TEXTO FORNECIDO
Maverick é reconduzido ao projeto Top Gun, desta vez como instrutor de uma nova turma de pilotos de caça. De certa forma, temos sim a presença do protagonista da história original servindo de mentor dos novos. Só que ele não serve apenas de guia, visto sob a ótica do novo herói. A história ainda é de Maverick como protagonista. Ele é o mesmo de 34 anos antes (em tempo, o filme foi adiado em 2 anos pela pandemia, então é por aí que a história se passa), só que mais velho. Se de forma simplificada a sinopse pode ser lida como um cara que quer provar que é o bom e pronto, a desse daqui é exatamente a mesma premissa. Só que com um desenvolvimento muito superior.

Imagem: Divulgação Paramount Pictures

O mérito de “Top Gun Maverick” é partir daquele roteiro ruinzinho do primeiro filme (nostalgia à parte, admitamos que Ases Indomáveis é fraquinho narrativamente) criar uma trama tão bem resolvida que valida seu antecessor, ressignificando-o. O longa dirigido por Tony Scott torna-se consideravelmente melhor ao assistir Maverick. Trata-se de um caso raro em continuações, sobretudo tardias, que geralmente precisam da matriz para se validar.

Esse é o mérito do cineasta Joseph Kosinski, diretor de outra retomada de um filme oitentista (só que bem menos feliz), “Tron: O Legado”, que já havia dirigido Tom Cruise em “Oblivion”. Ele consegue dosar de forma adequada os elementos nostálgicos com a renovação, para que a obra seja também penetrável ao público mais jovem. Mesmo que eles não sejam o foco.

A coesão com Ases Indomáveis é reforçada pela fotografia do chileno Claudio Miranda (diretor de fotografia dos trabalhos de Kosinski citados acima), que recupera a identidade visual do filme de 1986, sabendo as horas de emulá-la de fato (como na eficientíssima cena de abertura, capaz de quebrar o ceticismo inicial de alguns, como o desse que vos escreve). E “Maverick” se vale também do fato de o diretor se encontrar em um estado mais gracioso de inspiração do que Tony Scott.

A TAREFA
Diga se cada afirmação combina com o texto sobre o filme Top Gun Maverick, respondendo sim ou não e citando as palavras do texto que decidem: (a) Maverick volta ao projeto Top Gun como instrutor; (b) Claudio Miranda é quem dirige o filme; (c) Joseph Kosinski nunca tinha trabalhado com Tom Cruise antes. Os registros não têm nenhuma relação com o texto.

TRECHOS DOS REGISTROS
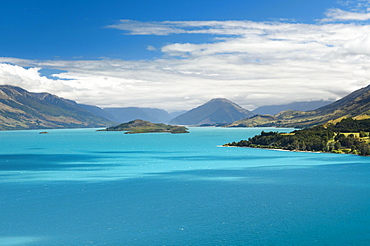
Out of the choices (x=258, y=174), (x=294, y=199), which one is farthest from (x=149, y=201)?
(x=258, y=174)

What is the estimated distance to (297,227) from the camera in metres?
68.8

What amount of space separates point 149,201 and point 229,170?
68.5 metres

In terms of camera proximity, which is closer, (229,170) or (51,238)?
(51,238)

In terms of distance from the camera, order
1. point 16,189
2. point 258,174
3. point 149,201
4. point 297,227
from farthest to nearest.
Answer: point 258,174 → point 16,189 → point 149,201 → point 297,227

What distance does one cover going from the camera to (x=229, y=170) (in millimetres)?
154375

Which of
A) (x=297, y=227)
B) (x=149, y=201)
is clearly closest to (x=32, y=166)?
(x=149, y=201)

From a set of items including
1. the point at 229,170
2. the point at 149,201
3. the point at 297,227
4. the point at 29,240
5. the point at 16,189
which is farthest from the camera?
the point at 229,170

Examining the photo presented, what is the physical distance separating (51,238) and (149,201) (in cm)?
3130

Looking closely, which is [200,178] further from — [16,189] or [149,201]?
[16,189]

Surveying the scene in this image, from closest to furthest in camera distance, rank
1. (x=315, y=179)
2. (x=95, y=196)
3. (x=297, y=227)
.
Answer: (x=297, y=227) < (x=95, y=196) < (x=315, y=179)

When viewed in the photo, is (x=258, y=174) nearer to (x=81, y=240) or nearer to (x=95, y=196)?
(x=95, y=196)

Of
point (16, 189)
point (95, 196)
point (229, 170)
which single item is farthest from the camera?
point (229, 170)

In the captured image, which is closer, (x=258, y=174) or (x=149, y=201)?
(x=149, y=201)

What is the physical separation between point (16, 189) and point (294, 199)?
78.9 meters
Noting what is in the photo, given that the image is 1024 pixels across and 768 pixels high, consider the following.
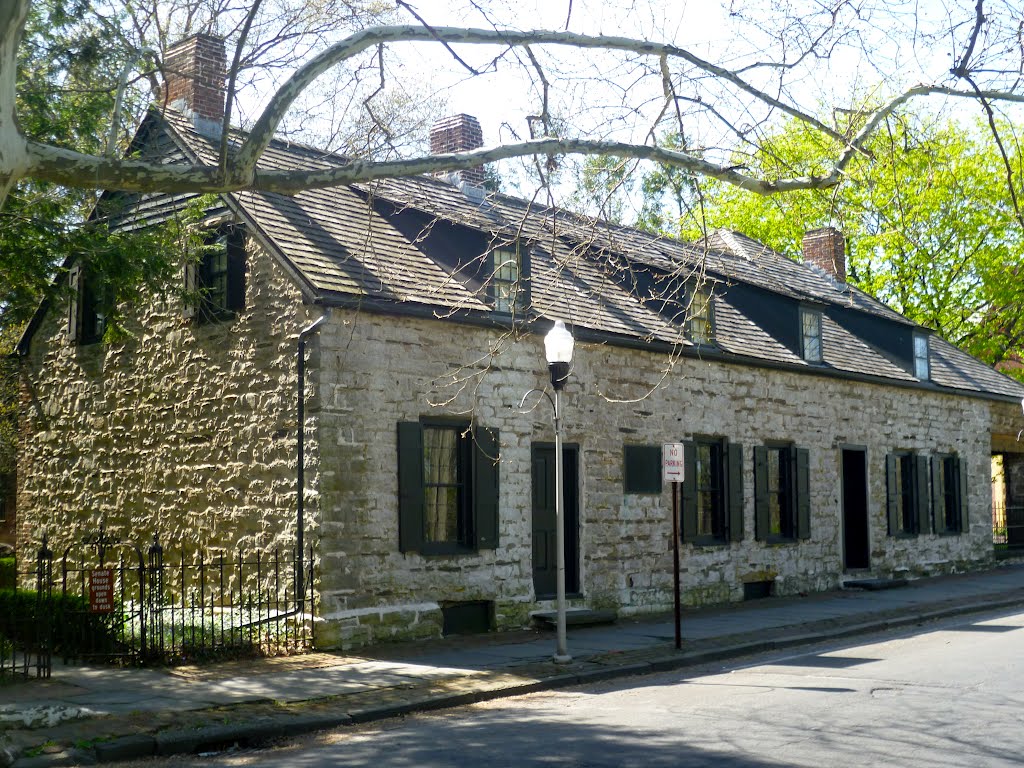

RESPOSTA DA TAREFA
(a) Sim: "Maverick é reconduzido ao projeto Top Gun, desta vez como instrutor de uma nova turma de pilotos de caça."
(b) Não: "fotografia do chileno Claudio Miranda (diretor de fotografia dos trabalhos de Kosinski citados acima)"
(c) Não: "que já havia dirigido Tom Cruise em “Oblivion”"